Talking of good service, we had a productive consultation with the gynae today. Not that much of it was good news but I do feel like we're getting somewhere. She had my test results back. My prolactin levels were a bit higher than normal but not by much. She said this is sometimes just as a result of the stress from the vein being punctured so I need to have another test done where they put the needle in and then wait 30 mins before drawing the blood. And I have to fast for this one. So she is going to do that at the same time as she tests my progesterone. My LH came back a bit higher so she thinks I do have pcos. So she did another scan and showed me the cysts. I'm on CD14 and she showed me the follicle that she thinks the egg will come from but she said I'm about 6 days away from ovulating so she wants me to go back on tues for another scan so she can check progress. She said that we should make sure we SWI this weekend. DH was very excited to see my ovaries on the screen, goodness knows what he'll be like if we ever see a baby in there Grin Anyway, she said pcos is not a problem for fertility if I do ovulate so that's why she wants to do the scan and then a progesterone test.
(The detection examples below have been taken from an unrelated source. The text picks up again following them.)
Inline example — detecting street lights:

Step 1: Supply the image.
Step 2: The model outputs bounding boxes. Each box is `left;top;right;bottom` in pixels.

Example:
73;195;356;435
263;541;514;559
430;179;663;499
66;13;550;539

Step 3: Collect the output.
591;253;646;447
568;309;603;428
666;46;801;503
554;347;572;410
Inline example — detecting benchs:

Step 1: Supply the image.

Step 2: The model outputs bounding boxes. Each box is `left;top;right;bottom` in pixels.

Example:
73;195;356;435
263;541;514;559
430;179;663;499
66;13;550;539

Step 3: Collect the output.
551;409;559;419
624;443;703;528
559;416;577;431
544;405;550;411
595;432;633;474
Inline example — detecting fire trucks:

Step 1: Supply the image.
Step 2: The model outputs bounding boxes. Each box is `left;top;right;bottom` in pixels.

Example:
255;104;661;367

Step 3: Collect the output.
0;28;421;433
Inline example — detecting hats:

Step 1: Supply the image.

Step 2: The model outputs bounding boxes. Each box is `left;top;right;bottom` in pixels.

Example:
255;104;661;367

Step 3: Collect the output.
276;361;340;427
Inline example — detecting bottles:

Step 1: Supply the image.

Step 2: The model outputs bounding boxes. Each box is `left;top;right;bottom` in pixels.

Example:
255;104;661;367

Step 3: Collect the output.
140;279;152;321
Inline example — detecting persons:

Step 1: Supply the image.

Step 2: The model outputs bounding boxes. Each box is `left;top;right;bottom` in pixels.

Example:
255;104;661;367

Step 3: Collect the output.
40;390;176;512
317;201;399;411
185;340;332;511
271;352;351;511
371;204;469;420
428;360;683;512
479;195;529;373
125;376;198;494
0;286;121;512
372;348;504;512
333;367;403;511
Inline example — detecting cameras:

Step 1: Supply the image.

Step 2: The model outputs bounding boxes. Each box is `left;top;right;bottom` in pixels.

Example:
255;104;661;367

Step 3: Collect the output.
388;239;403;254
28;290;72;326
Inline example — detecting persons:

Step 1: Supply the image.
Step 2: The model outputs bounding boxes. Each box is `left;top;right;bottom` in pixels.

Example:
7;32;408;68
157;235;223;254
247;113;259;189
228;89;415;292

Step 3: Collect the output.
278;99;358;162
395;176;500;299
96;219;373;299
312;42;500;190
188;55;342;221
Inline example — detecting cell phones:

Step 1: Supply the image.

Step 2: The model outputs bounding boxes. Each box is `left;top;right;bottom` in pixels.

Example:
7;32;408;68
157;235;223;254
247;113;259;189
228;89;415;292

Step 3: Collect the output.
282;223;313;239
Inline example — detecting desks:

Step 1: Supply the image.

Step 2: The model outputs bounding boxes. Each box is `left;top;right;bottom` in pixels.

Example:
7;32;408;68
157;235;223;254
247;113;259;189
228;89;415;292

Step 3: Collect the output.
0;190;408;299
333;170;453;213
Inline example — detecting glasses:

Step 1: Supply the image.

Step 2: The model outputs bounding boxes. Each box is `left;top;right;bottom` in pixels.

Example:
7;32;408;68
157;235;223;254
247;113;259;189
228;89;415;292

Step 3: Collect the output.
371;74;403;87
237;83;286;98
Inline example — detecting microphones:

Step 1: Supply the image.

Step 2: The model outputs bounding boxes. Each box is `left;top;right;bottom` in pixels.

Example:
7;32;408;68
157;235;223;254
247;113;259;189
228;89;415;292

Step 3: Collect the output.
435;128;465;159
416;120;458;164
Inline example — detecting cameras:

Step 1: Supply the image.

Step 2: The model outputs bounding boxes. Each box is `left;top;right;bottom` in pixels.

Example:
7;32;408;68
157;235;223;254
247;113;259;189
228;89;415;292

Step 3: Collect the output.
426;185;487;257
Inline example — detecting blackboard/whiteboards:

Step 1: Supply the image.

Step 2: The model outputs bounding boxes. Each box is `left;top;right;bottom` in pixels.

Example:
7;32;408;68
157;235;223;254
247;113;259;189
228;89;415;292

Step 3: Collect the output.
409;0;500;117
She said it can make ivf a bit more tricky because there is more of a risk of overstimulation of the ovaries so that is a pita. There was something else on the blood test that wasn't normal but she said I have no signs to indicate there is actually a problem so she thinks it's a rogue result. I wish I could remember what it was but it's probably better if I don't google it.

Basically, we are looking at ICSI because of the sperm results. She did make the point of saying that it could happen naturally but it's a bit like winning the lottery. She said she would be happy to try IUI but that we shouldn't get our hopes up because the chances would be very slim and not much greater than just SWI. She said she would use clomid if we did do IUI. She didn't think there was any point in doing a HSG because if we have ICSI then it doesn't matter what the tubes are like. Interestingly, she said that you can almost always tell from a woman's history if she is likely to have a problem with her tubes and she is pretty certain that mine will be ok. So, she is going to refer us for ICSI but is giving us time to think about it. We have the choice of being referred to a private clinic or the university hospital. She said they are both good but the care is more personal at the private one and you see the same Dr but then the hospital is a leading world centre so it's difficult to know what to do. I was glad DH went in with me today because my head is spinning from all the information.

mrsden · 28/07/2011 14:58

euro you're allowed to be in a grump, I find I'm like that most days now. I have no patience for children, babies or pregnant women that get in my way. I do think I am becoming a little bit too bitter.